## EXCERPT PROVIDED:
== Segment start ==

I share Adolfo's thoughts on this. The [######] info in the commit comment is extremely useful for those who read the code (commiters or not). The CVS plugin had the invaluable feature of "right-click > Team > Show Annotations" on a source file which allowed anyone to see _why_ a given line of code had been changed. For the record, that action displayed in the editor's ruler the time and comment of the last commit which changed the lines of code.

Well, eGit has this same feature, and it is a great help to the dev : "Right-click > Team > Show Blame Annotations". As this displays the commit comment, it allows anyone to quickly get the number of the bug which triggered such or such change in the code.
Comment 70 Ed Willink CLA 2011-07-28 05:03:11 EDT
Laurent: many thanks for your inputs; you are about 2 months ahead of Adolfo and myself in endeavouring to use EGIT consistently, so your thoughts are very helpful.

This bug has got too big; somehow we must condense the learning from this bug and a couple of others into a working practice.

Laurent's two workflows with optional paths look like a good starting point, but I'm not sure about the small workflow; it doesn't allow for review by another committer for which a repo branch is useful. I suspect that the small workflow is only applicable to emergency releng activities. Nearly all coding needs the big workflow. For the big workflow, I would like to know how developer A creates the bug branch and offers it for review and further development by developer B; EGIT doesn't seem to allow a repo branch to be pulled into an existing workspace.

== Segment end ==

## TASK LIST:
a. Using the discussion of EGit workflows, answer each of these:
(i) Which menu path in eGit shows commit comments next to the lines of code?
(ii) According to Ed Willink, roughly how far ahead of Adolfo and himself is Laurent in trying to use EGIT consistently?
(iii) To which kind of activity does Ed Willink suspect the small workflow is limited?
b. Resume the discussion of EGit workflows, beginning after its final sentence.
The items that come after this note are not needed for any task.

## GIVEN DATA:
== Segment start ==

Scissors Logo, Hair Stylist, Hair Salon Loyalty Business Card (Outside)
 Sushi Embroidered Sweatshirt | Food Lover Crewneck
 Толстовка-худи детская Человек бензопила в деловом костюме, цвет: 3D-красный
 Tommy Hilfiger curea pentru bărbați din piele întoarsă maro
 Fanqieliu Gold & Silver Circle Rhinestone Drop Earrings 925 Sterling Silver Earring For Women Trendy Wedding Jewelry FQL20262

== Segment end ==

## ANSWERS:
a.
(i) "Right-click > Team > Show Blame Annotations"
(ii) About 2 months
(iii) Emergency releng activities

b.
I'm also concerned about the size of the remote branches list. Can we 'lose' old bug branches by renaming bug/123456 as archive/123456? Can we make current branches more memorable by renaming as "bug/349114 GIT migration"?
Comment 71 Laurent Goubet CLA 2011-07-28 05:27:09 EDT
(In reply to comment #70)
> Laurent's two workflows with optional paths look like a good starting point,
> but I'm not sure about the small workflow; it doesn't allow for review by
> another committer for which a repo branch is useful. 

When I wish for someone to review the changes I made for bug "x", I wish to ease his task. Making him save his own work (commit or stash), fetch the new branch, checkout that branch, review, check out the branch he was previously on, and finally unstash if he did not commit his changes is _not_ something I want to force on the reviewer.

Instead, I will do that work myself : fetch, check out master, merge my bug branch, commit, create a patch ... and provide that patch for review. The reviewer will then only have to apply the patch, and reverse it after the review. On my own repo, I only have to reset the merge since it hasn't been pushed ("show in History > locate the commit with the gray "origin/master" tag > right-click > reset > Hard" will reset the "master" branch to its "eclipse" state).

> I suspect that the small
> workflow is only applicable to emergency releng activities. Nearly all coding
> needs the big workflow. For the big workflow, I would like to know how
> developer A creates the bug branch and offers it for review and further
> development by developer B; EGIT doesn't seem to allow a repo branch to be
> pulled into an existing workspace.

See above. Forcing the reviewer into checkouting a branch he has no interest in (save for the review itself) is an extra step that will make it postpone the review. Let's face it : there are fixes we are confident in, and I believe that commiters trust one another not to push the "risky" fixes without a review. when I commit a "!= null", I don't go through all the trouble of creating a branch and doing the commit there :).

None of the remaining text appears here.